Penso alla bellezza dei ragazzi di cui sono stato ospite a cena, sabato scorso: insieme hanno chiesto un fazzoletto di terra e lo stanno trasformando in un parco, lavorando fianco a fianco, con tutto l'entusiasmo e la pienezza di vita dell'adolescenza, che mi pare meno complicata di un tempo, pur se il tempo nel frattempo si è complicato (me lo spiego nella capacità di adattamento degli esseri umani, per cui io che sono cresciuto in un altro tempo sono spaventato dalla precarietà, dall'incertezza introdotta dalla crisi di cui sopra, mentre loro ci sono cresciuti dentro e insieme alla malattia hanno sviluppato gli anticorpi per affrontarla al meglio, senza drammi né pianto).

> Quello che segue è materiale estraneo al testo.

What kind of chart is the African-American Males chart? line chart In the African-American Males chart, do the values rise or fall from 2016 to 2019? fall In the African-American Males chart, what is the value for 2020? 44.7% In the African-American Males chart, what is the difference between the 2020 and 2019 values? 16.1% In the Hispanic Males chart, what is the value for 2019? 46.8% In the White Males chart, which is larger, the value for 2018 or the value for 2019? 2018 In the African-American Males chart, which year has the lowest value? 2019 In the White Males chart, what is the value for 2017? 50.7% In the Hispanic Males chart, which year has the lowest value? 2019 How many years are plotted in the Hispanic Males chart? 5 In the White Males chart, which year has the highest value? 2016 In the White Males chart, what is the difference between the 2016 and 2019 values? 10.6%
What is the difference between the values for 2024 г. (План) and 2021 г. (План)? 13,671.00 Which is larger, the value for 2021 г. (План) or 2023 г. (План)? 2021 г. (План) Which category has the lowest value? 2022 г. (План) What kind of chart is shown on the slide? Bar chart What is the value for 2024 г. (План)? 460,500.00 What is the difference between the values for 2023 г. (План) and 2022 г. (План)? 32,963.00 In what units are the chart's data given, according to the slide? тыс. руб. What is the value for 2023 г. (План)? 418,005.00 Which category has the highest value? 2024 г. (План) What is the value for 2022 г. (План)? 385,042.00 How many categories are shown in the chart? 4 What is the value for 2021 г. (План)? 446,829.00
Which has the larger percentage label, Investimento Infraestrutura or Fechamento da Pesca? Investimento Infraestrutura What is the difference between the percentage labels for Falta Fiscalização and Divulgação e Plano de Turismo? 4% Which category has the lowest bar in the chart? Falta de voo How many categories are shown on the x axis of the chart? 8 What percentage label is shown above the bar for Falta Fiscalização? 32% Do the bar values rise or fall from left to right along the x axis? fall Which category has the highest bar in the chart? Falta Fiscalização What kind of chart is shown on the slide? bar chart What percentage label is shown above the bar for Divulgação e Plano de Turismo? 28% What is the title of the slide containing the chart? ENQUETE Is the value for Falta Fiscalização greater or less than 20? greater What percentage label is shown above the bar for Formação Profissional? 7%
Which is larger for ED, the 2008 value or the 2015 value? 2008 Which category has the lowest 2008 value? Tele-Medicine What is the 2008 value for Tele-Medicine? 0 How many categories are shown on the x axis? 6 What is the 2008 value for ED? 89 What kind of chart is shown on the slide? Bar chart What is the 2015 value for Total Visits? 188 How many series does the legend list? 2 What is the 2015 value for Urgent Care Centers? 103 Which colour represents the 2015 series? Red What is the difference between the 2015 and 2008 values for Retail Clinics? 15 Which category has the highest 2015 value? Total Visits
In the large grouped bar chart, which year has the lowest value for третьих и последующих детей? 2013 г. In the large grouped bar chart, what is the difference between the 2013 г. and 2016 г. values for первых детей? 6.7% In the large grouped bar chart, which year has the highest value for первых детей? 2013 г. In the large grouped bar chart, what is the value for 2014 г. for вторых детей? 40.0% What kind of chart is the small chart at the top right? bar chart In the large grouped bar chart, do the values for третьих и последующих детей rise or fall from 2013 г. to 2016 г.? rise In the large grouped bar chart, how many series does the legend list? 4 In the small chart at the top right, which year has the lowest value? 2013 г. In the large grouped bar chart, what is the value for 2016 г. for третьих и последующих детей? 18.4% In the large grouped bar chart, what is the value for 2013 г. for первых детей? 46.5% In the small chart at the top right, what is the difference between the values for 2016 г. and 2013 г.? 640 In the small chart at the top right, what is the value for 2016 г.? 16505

Penso a tutto questo ma più di tutto a Stefania e a suo figlio Edoardo, che le assomiglia come una goccia d'acqua, anche se ha lo stampo di suo padre Tomaso, che dovrà imparare a conoscere dai racconti che altri faranno e per me, per sua madre credo, per tutti noi, se ci ragioniamo a freddo è una sofferenza lacerante, un'ingiustizia incommensurabile, ma lui probabilmente la avvertirà meno, almeno a prestar fede a ciò che mi raccontava il mio d'un padre, che il suo non aveva fatto in tempo a conoscerlo, avendolo perso anch'egli da bambino. Penso a Edoardo e Stefania ma per quanto mi sforzi nessuno può sapere né capire cosa provano realmente, dentro, ciò che si spezza e ciò che resiste, nonostante tutto. Siamo ruote che girano e un giorno, d'improvviso o annunciate, si fermano, questo sappiamo. Con due certezze: ciascuno è solo e nudo di fronte al dolore ma per chi sopravvive prima o poi torna il sorriso.